Germany’s history of accepting refugees in recent years is complicated, as they went from being the largest single recipient of the displaced people to suddenly reducing their intake by around 600,000 people last year. They have been criticized for both accepting too many and too little refugees, and the immigration policies are set to be a focal point of the elections this coming September. Some cite the tougher asylum laws as the reason that many German citizens view refugees as dangerous.

Most people agree that these attacks need to be better addressed when they occur, both within the community and through law enforcement.

“With hate crimes on the rise in Germany, long-standing and well-documented shortcomings in the response of law enforcement agencies to racist violence must be addressed,” said Marco Perolini, Amnesty International’s EU Researcher.

Many have outwardly condemned the political agenda of the right-wing parties that push racism, hatred, and violence towards refugees because of their strong anti-immigration and anti-terrorism beliefs. Some refugees who have experienced the hatred firsthand have come forward to express their fear while living in the country that is supposed to be their safe haven.

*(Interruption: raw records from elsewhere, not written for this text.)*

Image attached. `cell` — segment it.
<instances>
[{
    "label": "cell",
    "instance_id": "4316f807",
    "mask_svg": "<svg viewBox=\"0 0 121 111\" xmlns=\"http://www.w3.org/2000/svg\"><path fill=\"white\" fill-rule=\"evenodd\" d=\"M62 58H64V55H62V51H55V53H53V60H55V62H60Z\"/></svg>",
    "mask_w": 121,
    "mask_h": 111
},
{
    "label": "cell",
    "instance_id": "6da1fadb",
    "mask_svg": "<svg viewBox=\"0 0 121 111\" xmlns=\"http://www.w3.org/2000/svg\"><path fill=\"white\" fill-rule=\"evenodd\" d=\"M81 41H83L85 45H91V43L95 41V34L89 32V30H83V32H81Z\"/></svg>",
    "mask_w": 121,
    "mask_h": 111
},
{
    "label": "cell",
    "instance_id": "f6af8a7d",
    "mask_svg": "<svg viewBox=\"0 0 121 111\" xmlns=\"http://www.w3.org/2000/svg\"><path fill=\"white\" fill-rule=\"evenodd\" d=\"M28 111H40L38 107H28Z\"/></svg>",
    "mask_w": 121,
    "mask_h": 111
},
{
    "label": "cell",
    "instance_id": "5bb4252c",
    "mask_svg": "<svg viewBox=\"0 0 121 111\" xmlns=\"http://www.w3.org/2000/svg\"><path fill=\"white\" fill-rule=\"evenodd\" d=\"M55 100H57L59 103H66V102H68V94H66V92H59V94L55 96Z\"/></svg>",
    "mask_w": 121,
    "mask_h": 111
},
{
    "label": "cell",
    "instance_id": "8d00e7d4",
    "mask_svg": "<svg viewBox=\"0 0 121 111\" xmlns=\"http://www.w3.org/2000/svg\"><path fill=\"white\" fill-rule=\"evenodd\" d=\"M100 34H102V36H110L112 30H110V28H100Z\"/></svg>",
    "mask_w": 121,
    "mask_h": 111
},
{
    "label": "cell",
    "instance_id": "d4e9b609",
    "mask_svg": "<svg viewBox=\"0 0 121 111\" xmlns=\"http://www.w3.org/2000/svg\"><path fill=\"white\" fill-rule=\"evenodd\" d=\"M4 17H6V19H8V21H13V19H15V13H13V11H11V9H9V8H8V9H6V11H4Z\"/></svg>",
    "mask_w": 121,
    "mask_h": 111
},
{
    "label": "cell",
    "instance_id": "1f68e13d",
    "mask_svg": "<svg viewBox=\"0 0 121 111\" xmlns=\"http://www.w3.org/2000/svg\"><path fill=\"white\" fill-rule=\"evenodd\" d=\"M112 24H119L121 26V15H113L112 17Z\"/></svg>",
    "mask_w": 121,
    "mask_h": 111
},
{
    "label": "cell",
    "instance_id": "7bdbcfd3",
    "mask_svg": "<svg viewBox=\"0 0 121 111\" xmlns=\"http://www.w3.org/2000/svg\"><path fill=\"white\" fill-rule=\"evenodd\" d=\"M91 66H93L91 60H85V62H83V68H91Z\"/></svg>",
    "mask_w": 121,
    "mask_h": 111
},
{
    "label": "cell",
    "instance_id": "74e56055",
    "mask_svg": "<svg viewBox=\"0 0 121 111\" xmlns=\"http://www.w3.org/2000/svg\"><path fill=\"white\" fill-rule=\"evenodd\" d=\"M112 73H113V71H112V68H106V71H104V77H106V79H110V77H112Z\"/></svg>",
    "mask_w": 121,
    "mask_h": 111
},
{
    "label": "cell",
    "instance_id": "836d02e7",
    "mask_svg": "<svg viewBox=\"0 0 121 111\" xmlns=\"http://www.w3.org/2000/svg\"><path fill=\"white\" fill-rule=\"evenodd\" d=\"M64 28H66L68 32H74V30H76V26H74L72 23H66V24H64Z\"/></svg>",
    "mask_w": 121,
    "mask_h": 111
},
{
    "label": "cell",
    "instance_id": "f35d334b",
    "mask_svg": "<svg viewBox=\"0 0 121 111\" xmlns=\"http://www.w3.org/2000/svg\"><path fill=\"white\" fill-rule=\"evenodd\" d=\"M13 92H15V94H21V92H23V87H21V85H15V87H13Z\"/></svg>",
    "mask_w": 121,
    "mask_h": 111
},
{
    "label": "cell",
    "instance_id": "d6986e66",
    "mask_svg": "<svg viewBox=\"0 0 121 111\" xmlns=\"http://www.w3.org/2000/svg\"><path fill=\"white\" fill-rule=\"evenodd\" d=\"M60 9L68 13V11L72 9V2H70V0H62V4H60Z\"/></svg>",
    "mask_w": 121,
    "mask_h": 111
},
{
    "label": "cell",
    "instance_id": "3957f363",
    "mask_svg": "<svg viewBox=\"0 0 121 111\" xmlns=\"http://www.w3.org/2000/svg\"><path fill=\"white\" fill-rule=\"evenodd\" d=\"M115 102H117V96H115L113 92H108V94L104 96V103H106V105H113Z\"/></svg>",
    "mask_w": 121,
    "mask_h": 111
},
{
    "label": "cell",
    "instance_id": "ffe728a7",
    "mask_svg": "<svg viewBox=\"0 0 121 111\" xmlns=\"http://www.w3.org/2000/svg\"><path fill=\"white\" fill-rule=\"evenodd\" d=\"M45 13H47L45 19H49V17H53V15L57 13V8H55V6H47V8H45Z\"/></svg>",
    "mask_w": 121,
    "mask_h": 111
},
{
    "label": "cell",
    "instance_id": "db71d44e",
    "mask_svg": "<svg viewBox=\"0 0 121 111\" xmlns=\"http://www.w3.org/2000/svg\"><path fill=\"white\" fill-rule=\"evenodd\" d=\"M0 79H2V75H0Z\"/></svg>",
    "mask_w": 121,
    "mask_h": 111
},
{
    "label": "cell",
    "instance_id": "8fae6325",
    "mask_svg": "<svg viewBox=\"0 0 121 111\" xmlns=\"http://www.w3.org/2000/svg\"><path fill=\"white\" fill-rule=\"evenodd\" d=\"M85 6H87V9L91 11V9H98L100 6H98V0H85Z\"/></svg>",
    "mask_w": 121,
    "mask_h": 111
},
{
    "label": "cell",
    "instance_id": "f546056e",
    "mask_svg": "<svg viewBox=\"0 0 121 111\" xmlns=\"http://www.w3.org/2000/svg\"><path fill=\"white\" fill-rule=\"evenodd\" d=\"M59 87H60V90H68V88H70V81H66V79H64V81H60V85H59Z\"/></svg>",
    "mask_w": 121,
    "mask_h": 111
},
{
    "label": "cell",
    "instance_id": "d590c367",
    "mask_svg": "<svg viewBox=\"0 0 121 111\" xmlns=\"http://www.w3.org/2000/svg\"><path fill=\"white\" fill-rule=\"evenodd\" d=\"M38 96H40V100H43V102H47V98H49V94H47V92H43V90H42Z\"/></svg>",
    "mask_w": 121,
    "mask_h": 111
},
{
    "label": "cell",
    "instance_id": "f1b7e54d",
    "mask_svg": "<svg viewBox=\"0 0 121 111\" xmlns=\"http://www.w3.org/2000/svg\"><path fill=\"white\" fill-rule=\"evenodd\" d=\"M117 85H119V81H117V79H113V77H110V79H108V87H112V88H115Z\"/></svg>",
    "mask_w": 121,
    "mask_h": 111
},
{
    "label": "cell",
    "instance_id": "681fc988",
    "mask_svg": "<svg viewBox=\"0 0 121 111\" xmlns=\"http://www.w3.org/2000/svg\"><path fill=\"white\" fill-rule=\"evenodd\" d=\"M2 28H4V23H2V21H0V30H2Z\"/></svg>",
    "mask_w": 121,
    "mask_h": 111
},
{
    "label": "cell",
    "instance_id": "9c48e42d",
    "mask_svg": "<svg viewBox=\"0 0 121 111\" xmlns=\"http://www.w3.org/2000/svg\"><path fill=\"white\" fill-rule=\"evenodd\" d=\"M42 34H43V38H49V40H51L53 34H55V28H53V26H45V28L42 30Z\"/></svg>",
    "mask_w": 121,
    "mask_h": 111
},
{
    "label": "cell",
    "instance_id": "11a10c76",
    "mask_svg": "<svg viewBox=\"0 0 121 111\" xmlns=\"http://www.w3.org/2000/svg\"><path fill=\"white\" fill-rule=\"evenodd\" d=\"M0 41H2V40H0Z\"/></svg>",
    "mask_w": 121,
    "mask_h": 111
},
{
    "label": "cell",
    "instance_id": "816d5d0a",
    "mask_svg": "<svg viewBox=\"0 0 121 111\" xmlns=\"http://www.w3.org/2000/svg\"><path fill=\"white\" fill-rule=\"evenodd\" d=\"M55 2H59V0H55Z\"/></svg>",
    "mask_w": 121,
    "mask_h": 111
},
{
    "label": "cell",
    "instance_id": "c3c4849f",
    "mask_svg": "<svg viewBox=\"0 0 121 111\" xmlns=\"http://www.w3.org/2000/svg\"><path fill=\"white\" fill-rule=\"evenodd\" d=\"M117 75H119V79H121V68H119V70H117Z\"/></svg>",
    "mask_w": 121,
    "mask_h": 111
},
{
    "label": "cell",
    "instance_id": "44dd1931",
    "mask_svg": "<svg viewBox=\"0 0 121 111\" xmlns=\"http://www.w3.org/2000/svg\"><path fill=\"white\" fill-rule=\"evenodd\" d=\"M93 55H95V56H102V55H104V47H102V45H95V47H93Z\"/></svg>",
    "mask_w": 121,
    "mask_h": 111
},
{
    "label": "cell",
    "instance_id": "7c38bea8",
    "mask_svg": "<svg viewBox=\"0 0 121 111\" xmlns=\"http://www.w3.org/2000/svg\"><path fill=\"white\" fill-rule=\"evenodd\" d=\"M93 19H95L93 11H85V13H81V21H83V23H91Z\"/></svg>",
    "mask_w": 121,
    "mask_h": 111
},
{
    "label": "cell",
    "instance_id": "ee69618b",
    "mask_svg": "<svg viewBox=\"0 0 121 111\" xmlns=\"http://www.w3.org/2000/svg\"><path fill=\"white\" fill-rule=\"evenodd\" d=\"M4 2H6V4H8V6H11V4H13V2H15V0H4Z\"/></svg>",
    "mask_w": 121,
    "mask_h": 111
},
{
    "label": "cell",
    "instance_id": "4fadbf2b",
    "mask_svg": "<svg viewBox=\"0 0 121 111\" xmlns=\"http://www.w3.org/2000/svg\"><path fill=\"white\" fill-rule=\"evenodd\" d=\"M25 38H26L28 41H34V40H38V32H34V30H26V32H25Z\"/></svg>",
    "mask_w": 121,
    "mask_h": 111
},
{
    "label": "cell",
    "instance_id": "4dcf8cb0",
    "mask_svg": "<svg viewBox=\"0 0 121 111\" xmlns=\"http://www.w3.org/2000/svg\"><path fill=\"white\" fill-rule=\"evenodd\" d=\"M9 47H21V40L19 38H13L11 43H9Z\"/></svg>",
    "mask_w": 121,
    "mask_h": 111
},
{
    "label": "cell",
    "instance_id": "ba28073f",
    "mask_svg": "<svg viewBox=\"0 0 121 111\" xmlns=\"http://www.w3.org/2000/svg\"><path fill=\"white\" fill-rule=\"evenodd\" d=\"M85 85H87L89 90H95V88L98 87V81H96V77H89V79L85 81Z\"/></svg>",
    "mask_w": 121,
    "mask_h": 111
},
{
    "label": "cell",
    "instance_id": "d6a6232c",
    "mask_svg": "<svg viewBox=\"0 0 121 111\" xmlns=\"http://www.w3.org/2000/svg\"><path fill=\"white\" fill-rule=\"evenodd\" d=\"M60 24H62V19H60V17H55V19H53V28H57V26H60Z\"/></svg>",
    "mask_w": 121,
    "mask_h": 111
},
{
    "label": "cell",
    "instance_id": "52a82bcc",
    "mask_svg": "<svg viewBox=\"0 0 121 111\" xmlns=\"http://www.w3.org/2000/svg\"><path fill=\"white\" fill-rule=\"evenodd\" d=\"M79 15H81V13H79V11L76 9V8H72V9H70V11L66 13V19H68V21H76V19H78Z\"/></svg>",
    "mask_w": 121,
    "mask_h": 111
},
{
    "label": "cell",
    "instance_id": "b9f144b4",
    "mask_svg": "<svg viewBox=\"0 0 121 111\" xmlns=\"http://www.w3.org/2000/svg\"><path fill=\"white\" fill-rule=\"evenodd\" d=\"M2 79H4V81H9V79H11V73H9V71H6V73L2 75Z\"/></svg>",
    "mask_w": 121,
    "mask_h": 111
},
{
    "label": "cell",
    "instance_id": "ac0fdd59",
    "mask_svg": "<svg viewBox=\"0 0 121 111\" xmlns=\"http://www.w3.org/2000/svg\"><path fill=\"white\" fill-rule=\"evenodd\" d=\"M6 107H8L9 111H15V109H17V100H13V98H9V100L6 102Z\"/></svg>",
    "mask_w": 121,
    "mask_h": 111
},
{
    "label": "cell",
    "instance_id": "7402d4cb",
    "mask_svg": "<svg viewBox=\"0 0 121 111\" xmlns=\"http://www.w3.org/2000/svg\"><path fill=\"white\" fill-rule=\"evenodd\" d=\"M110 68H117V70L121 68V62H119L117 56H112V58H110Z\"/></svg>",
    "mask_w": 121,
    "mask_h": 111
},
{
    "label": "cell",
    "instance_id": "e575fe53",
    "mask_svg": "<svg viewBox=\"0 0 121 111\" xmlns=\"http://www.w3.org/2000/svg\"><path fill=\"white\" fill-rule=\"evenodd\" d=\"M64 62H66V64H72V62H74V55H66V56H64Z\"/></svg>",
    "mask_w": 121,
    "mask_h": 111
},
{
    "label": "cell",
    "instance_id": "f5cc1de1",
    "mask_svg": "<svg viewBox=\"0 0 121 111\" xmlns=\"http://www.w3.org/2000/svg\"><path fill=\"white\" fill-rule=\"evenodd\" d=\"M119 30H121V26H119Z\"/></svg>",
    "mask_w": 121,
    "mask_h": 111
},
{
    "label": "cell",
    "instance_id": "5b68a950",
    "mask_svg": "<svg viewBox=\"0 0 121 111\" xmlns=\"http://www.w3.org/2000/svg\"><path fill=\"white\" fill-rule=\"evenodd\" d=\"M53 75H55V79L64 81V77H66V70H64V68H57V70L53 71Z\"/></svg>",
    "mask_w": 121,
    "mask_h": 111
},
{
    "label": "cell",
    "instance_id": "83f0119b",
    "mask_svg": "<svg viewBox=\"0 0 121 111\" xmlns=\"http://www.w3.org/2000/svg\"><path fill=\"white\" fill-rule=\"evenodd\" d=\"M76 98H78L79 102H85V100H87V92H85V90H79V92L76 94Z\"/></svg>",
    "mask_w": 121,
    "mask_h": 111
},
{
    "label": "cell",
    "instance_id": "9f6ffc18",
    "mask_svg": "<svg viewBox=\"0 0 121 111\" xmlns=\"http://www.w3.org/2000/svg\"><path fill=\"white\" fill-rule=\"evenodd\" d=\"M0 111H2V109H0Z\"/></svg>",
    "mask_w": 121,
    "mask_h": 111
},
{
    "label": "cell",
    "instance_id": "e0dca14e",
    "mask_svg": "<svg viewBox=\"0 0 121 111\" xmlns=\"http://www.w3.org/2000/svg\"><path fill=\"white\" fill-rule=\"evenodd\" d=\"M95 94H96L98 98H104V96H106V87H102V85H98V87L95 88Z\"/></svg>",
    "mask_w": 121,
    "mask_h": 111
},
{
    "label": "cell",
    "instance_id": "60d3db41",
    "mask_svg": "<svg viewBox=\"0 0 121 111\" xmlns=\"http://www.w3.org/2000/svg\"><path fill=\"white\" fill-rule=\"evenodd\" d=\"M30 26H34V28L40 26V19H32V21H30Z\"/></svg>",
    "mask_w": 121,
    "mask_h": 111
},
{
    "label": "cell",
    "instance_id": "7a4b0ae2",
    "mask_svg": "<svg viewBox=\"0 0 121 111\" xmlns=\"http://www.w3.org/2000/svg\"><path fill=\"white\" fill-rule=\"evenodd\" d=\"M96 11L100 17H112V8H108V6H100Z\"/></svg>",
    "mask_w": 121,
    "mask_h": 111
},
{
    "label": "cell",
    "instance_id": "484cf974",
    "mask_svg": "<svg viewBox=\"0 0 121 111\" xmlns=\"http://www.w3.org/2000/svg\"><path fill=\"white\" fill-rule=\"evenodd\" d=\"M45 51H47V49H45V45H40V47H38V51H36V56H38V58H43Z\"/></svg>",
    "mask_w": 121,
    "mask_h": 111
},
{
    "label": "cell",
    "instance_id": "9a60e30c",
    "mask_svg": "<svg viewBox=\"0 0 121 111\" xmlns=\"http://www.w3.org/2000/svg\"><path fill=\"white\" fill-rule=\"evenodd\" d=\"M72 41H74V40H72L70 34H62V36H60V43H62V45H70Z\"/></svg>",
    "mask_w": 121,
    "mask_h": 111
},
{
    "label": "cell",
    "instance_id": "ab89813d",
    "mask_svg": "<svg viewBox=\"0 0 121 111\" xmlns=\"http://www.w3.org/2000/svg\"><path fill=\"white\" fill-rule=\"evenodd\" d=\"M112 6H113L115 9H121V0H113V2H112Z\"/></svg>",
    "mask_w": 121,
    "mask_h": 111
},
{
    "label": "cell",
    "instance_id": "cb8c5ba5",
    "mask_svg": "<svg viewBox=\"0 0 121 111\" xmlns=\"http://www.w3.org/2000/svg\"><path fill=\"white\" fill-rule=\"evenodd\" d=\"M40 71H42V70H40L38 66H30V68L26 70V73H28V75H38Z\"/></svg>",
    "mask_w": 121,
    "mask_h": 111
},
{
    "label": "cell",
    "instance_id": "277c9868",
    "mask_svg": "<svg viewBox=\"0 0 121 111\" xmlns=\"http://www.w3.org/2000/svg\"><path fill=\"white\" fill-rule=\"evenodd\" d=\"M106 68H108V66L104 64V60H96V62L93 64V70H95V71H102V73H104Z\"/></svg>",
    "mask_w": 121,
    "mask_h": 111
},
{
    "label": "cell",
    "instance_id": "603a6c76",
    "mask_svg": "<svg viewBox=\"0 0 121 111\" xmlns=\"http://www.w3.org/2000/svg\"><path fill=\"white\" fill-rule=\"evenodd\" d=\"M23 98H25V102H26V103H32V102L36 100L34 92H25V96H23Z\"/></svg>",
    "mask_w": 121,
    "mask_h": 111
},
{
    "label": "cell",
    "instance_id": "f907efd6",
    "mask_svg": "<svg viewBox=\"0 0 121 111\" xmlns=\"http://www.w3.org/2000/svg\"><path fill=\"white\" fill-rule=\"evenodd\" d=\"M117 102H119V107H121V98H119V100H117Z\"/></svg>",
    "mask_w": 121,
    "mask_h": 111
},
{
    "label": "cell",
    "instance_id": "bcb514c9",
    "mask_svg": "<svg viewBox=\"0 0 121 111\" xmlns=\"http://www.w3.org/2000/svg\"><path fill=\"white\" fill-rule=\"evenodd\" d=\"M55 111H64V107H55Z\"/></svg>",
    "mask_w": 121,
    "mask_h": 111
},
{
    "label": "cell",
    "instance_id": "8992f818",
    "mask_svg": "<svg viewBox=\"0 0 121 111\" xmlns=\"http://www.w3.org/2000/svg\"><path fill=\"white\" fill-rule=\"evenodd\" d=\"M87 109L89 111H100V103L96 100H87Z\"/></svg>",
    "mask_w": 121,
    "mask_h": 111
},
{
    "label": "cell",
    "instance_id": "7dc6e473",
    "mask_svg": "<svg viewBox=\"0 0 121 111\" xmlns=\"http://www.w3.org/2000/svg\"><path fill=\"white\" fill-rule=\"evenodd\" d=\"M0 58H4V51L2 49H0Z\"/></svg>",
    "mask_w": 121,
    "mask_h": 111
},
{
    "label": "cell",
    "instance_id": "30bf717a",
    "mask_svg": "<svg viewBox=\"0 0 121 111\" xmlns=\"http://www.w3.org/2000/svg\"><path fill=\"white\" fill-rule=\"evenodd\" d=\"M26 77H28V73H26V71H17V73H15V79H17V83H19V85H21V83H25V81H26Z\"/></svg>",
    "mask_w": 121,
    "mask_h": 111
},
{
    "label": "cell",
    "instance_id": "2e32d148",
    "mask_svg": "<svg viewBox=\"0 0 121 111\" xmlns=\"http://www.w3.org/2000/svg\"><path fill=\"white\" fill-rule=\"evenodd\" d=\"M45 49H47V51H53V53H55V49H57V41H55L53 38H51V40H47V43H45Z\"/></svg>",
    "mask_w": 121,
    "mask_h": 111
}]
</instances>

“All my friends were afraid after the attack against me. I escaped a war in Syria and I don’t need to face tensions here in Germany. I just would like to work … and to have a good life, as I had before the war,” said Ciwan B., an ethnic Kurd who fled Syria and was attacked in Dresden in September 2015, told Amnesty International.

The overarching problem is that these refugees sought asylum elsewhere because they were under attack in their home country. They should not have to endure the same torture in the place they turned to for protection.